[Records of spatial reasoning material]
START

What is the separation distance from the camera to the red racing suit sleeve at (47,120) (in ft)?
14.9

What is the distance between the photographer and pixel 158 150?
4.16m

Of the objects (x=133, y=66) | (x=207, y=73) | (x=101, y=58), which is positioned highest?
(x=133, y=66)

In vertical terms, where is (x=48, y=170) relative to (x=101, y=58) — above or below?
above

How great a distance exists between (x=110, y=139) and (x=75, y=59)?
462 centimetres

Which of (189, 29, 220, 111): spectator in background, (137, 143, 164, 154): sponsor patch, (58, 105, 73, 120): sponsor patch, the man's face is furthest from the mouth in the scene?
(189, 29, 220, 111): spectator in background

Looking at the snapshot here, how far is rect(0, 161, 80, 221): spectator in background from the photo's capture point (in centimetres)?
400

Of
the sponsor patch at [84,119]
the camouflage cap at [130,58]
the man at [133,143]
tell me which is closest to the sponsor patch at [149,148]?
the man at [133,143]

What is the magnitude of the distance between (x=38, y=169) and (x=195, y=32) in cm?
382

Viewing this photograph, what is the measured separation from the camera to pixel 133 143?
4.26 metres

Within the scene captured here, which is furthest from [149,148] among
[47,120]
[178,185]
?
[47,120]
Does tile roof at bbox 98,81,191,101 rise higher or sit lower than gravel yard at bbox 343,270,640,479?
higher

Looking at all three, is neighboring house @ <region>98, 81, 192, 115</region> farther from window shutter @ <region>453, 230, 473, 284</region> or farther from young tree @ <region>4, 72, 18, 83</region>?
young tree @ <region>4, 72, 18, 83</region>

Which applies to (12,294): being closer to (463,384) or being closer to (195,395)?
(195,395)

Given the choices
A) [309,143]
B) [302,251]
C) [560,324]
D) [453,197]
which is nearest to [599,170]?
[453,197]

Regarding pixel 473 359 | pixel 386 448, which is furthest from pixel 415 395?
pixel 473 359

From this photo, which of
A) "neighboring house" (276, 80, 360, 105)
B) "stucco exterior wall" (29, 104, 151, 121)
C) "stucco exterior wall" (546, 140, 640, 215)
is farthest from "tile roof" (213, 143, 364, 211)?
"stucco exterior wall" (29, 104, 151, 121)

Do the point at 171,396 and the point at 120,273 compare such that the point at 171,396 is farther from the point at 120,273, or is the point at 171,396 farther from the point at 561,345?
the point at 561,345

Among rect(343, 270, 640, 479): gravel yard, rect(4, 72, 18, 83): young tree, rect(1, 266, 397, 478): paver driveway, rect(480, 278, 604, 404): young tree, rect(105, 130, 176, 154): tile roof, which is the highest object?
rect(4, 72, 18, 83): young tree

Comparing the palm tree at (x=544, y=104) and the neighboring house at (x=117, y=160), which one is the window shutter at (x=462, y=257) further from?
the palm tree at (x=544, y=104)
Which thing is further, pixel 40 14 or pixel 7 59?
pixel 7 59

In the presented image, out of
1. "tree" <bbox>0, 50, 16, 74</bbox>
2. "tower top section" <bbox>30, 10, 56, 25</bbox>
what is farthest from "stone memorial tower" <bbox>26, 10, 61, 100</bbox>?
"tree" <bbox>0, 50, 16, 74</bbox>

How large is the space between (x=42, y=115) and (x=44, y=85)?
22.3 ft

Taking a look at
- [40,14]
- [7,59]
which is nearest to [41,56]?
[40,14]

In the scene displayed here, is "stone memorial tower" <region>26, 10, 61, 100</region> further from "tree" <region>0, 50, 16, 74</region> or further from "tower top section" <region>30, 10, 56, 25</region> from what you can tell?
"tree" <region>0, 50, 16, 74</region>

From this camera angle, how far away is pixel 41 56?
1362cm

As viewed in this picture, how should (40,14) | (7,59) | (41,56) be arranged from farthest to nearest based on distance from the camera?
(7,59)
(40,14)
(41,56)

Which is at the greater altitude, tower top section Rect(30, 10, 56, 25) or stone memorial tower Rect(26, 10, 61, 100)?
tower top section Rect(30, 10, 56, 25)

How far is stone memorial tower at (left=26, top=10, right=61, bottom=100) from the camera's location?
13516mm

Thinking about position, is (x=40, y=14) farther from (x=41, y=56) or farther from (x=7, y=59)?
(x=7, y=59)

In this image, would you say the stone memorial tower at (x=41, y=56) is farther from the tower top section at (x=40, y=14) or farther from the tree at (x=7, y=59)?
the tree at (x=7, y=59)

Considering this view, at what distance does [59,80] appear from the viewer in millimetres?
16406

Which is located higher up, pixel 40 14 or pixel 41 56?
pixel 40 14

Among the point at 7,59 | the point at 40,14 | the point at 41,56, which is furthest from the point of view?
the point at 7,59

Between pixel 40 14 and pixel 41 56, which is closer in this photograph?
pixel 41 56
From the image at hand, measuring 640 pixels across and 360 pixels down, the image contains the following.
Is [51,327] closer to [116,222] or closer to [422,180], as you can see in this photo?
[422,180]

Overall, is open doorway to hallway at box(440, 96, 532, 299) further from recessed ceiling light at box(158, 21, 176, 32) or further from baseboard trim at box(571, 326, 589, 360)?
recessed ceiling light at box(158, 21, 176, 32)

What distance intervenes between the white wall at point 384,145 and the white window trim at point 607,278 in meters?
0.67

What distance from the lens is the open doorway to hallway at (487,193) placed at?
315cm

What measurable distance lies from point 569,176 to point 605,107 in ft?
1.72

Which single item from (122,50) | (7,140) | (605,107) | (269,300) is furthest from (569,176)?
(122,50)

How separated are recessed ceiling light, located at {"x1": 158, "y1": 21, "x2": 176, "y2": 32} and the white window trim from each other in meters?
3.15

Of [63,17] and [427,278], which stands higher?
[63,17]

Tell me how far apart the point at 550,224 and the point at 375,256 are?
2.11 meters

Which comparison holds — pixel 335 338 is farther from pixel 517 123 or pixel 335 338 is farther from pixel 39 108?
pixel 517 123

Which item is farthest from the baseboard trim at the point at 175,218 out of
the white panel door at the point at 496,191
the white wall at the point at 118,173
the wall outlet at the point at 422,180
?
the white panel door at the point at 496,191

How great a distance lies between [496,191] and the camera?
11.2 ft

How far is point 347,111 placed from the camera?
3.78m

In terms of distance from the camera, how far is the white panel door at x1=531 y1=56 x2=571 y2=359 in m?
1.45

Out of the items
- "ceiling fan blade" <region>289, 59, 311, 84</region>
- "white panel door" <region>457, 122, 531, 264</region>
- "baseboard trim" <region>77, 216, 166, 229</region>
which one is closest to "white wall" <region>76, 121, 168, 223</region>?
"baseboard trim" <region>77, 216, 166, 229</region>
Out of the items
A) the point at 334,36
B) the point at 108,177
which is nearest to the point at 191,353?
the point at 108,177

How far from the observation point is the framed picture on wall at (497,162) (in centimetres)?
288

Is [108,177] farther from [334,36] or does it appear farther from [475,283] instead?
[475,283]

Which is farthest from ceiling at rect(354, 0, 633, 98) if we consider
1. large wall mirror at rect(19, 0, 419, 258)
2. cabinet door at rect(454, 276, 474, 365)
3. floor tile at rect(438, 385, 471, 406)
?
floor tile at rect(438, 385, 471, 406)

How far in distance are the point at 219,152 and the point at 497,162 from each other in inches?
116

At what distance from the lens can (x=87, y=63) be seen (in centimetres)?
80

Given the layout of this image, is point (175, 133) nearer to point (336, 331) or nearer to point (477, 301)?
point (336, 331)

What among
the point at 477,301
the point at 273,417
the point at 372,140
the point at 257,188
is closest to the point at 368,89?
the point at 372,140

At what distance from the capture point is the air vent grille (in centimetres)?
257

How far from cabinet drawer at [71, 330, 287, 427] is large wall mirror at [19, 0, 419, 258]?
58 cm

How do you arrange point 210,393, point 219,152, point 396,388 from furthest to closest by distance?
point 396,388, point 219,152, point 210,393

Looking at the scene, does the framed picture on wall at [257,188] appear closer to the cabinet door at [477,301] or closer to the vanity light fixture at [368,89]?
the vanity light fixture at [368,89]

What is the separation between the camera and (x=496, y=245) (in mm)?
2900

END

→ **Work instructions**: Gather every line of the material above that contains the string "large", matching case exactly.

→ **Final result**:
How large is the space between (x=42, y=115) and (x=44, y=85)?
1. large wall mirror at rect(19, 0, 419, 258)
How far from cabinet drawer at [71, 330, 287, 427] is large wall mirror at [19, 0, 419, 258]?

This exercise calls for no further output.